Materials and Methods

Patients

A phase II, single arm, open label study was conducted between 09/2015 and 12/2019 (NCT02673398). Eligibility criteria were histologically proven metastatic breast cancer; HER2+ defined by ASCO/CAP guideline; age ≥ 60; Eastern Cooperative Oncology Group (ECOG) performance status (PS) 0–2. Patients were started with a neratinib dose of 240 mg oral daily in a 28-day cycle. Diarrhea prophylaxis with loperamide was mandatory during the first cycle of treatment and was used as needed beyond the first cycle. Adverse events (AEs) were assessed by NCI Common Terminology Criteria for Adverse Events (CTCAE) 4.0. This study was approved by City of Hope’s regulatory and ethics committees and was conducted in accordance with the Declaration of Helsinki and the principles of Good Clinical Practice. All participants provided written informed consent.

Sample Collection

Stool samples were collected at baseline, Cycle 1 Day 15, Cycle 2 Day 1, Cycle 2 Day 15, and Cycle 3 Day 1. Fifty samples from 11 patients were collected using Zymo DNA/RNA Shield Fecal Collection tubes. For the machine learning model, stool samples and patient adverse event of diarrhea at any time over the course of treatment were analyzed.

Microbiome Analysis

DNA was extracted using the MagMax Microbiome Ultra Extraction Kit (AA2358, Thermo-Fisher, Waltham, MA), with prior bead beating on a TissueLyser (Qiagen), using the KingFisher Magnetic Extraction Instrument (ThermoFisher). DNAs were quantitated by the BactQuant assay (21). 16S rRNA libraries were created as described by Kozich et al. (22), using modified primers described by Walters et al. (23), that amplify the 16s rRNA variable region 4 (V4) of the rRNA gene of bacteria and archaea. More than 16,000 reads per sample were produced. Reads were quality filtered, trimmed and chimeras removed then taxonomically classified using the Silva database using QIIME2 (24, 25). The relative abundance of 26 taxa present at ≥ 5% in any one sample within this cohort was reported to the genus level or above. Shannon’s diversity index was also calculated to examine gut microbiome dysbiosis.

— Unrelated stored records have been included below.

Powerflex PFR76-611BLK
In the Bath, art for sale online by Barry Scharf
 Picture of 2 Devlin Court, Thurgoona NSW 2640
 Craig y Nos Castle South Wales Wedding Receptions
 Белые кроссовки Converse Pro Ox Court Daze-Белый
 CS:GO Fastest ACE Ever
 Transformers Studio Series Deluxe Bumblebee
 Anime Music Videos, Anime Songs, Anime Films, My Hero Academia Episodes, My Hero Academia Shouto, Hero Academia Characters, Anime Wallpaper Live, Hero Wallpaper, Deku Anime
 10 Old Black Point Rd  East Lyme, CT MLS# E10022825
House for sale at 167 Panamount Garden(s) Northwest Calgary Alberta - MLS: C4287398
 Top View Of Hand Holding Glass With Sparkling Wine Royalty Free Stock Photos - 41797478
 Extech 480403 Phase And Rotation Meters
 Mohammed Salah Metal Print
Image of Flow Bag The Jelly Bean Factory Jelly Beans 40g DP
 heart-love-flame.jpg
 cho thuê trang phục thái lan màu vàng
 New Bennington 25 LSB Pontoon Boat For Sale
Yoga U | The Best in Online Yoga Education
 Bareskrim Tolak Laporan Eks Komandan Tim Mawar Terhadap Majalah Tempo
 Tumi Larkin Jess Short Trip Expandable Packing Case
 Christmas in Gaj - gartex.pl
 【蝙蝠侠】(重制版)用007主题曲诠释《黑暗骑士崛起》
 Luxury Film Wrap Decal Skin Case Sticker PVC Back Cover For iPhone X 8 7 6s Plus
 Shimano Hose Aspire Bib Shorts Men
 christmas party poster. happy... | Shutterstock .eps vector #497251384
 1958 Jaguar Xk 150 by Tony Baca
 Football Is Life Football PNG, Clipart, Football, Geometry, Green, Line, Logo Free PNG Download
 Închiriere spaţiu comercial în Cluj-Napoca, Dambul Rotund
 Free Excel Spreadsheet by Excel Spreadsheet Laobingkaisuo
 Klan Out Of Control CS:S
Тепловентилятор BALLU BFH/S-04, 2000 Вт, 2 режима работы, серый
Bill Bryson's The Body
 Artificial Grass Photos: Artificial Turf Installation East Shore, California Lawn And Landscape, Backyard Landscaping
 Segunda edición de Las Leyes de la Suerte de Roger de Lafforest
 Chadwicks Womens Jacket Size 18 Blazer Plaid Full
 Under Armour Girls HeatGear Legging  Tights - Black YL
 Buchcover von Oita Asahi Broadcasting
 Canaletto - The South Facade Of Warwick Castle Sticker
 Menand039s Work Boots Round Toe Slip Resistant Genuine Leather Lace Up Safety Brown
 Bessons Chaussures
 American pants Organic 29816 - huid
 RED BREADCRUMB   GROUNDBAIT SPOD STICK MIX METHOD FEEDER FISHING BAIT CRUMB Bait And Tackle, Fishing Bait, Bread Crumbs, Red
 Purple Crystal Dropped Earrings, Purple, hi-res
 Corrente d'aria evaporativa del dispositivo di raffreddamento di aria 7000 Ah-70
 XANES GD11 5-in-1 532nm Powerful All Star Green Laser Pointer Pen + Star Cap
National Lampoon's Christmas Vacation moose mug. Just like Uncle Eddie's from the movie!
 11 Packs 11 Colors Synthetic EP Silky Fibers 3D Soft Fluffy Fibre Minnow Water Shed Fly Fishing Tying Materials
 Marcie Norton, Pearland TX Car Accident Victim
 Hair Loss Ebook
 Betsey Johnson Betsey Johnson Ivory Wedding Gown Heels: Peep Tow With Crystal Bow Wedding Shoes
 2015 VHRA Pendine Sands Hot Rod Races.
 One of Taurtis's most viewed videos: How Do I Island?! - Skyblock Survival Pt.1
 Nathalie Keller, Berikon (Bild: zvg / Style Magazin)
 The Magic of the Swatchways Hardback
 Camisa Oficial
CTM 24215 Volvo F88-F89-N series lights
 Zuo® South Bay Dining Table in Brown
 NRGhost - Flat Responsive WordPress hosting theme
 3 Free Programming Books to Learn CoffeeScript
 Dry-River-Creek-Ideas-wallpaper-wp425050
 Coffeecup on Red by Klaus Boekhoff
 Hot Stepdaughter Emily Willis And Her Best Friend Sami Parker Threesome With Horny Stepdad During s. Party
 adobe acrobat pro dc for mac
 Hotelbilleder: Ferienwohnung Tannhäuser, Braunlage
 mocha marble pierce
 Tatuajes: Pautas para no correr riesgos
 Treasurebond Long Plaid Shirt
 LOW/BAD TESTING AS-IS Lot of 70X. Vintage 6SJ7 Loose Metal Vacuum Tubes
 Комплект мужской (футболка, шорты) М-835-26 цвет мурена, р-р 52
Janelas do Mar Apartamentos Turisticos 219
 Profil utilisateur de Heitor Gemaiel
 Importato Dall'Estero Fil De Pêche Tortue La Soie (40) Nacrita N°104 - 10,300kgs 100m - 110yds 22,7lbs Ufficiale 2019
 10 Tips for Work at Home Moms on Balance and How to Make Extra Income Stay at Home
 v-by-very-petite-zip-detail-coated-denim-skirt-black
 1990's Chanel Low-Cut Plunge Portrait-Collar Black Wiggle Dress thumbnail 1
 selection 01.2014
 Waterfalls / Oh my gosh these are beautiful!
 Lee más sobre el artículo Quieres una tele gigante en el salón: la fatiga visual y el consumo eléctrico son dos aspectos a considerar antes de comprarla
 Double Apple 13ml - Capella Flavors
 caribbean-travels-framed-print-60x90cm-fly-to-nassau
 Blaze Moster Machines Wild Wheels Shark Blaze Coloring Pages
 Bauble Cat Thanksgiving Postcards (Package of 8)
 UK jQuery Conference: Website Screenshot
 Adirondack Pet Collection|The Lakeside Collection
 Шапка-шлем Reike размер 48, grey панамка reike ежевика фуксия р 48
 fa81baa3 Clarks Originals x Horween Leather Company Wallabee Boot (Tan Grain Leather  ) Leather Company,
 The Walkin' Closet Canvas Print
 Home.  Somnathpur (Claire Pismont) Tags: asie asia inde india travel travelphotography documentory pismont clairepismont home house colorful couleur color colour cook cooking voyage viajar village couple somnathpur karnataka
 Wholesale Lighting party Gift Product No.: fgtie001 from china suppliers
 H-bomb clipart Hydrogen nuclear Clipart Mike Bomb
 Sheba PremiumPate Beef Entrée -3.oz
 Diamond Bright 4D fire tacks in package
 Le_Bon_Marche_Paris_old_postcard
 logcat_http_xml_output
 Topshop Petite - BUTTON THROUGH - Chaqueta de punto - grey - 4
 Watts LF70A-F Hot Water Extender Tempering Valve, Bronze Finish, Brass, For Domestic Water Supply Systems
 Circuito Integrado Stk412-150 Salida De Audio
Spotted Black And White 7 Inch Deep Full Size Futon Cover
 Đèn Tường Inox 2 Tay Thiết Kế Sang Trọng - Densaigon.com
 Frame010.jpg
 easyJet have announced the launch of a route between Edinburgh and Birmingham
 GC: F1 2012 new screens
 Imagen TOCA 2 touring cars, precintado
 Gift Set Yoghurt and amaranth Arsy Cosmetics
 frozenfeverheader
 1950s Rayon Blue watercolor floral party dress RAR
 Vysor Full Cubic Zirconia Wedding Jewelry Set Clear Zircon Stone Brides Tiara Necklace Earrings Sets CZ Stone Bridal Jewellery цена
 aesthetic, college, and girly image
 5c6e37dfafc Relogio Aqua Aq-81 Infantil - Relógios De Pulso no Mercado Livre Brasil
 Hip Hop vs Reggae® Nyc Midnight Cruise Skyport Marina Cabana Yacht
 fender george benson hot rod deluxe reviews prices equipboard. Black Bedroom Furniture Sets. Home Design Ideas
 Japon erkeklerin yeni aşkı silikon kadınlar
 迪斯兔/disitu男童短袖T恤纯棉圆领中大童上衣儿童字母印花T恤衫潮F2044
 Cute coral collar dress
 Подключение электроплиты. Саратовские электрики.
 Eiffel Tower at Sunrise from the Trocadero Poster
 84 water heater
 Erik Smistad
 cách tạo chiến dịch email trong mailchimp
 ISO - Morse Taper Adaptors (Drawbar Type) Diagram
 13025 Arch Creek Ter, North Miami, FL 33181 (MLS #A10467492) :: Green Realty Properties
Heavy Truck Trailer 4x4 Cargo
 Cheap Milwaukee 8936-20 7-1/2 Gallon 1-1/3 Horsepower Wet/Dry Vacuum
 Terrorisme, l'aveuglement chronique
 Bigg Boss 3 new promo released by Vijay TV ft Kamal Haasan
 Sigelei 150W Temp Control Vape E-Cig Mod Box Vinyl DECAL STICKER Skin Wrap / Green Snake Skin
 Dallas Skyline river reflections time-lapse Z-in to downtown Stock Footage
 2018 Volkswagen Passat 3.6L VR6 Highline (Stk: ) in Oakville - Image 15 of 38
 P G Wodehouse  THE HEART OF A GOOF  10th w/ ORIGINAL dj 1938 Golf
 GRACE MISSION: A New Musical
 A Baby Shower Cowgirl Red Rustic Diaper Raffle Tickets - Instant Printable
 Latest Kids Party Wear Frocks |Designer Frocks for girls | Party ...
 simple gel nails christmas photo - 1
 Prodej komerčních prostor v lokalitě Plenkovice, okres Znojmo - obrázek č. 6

Explainable Tree-Based Predictive Modeling

To classify which patients would have neratinib-related diarrhea, microbial relative abundance data from the 11 patients (50 specimens) were utilized for predictive modeling. Input features were fed into machine learning models to classify which patients would have diarrhea. A non-parametric and non-linear gradient-boosted tree approach [xgboost package (26)] was utilized for classification. For model performance assessment, a leave-one-patient-out approach was chosen. In each iteration, input data from one patient was held out while data from the rest of the patients were used for training a model. Default set of regularization and hyperparameters were used to fit the model. The fitted model was then applied only on the pre-treatment baseline data from the hold-out patient. Receiver Operating Characteristic (ROC) and Precision-Recall Curves (PRC) were used for model assessment. Subsequently, the entire dataset was used to fit a final model. A tree-explainer was used to compute local explanations [probabilistic SHAP value, shap package (27, 28)] based on the associated exact shapley values generated for each feature from individual patient’s data. The overall feature importance was obtained by calculating the mean absolute SHAP values of individual features. Post-hoc analyses were then performed on the most important features using Kruskal-Wallis tests to assess the differences of the most important microbiota relative abundance between patients without and without neratinib-induced diarrhea. Python 3.7.6, scikit-learn 0.22.1, xgboost 1.0.1, shap 0.35.0, and scipy 1.4.1 were used for machine learning modeling and statistical analysis.

Results

A total of 11/25 patients who were accrued between December 2016 and March 2019 provided 50 longitudinal stool samples. Patient and disease characteristics are summarized in . The median age was 66 years old (60–78). Sixty-four percent were Caucasian and 36% were Asian, with 27% of Hispanic ethnicity. Eighty-two percent were hormone receptor positive HER2+ metastatic breast cancer. Seventy-three percent developed grade ≥ 1 diarrhea attributed to neratinib over the course of treatment. 16S rRNA gene analysis was performed and the relative abundance of 26 taxa present at ≥ 5% in any one sample within this cohort was reported to the genus level or higher as classified by QIIME2 (25) ( ). Bacteroides (green) is a common anaerobic gut inhabitant that comprises a large proportion of the human gut microbiome, is responsible for fermentation of long chain carbohydrates, produces butyrate, and dominates in populations who eat a Western diet. Bacteroides sp. were present in most patients in this study (9/11, 82%), and were predominant at baseline and throughout treatment. Prevotella 9 (pink/violet) is a member of the same family as Bacteroides, but is more prevalent in non-Westernized populations. Two out of 11 (18%) patients had Prevotella during treatment. Akkermansia (orange) is associated with a healthy gut, and has anti-inflammatory effects. Five out of 11 (45%) patients had Akkermansia during treatment.
Figure 1

16S rRNA gene sequencing analysis. (A) Relative abundance of top 26 taxa by patient and cycle; (B) Shannon’s alpha diversity by patient and cycle.

16S rRNA gene sequencing analysis. (A) Relative abundance of top 26 taxa by patient and cycle; (B) Shannon’s alpha diversity by patient and cycle. Shannon’s alpha diversity (29) measures the evenness in the fecal communities. Shannon diversity was calculated to examine gut microbiome dysbiosis ( ). A normal healthy gut microbiome usually has a Shannon diversity index of 3.5 or greater. Several samples fell below this threshold; however, no clear association of Shannon alpha diversity index and diarrhea was identified.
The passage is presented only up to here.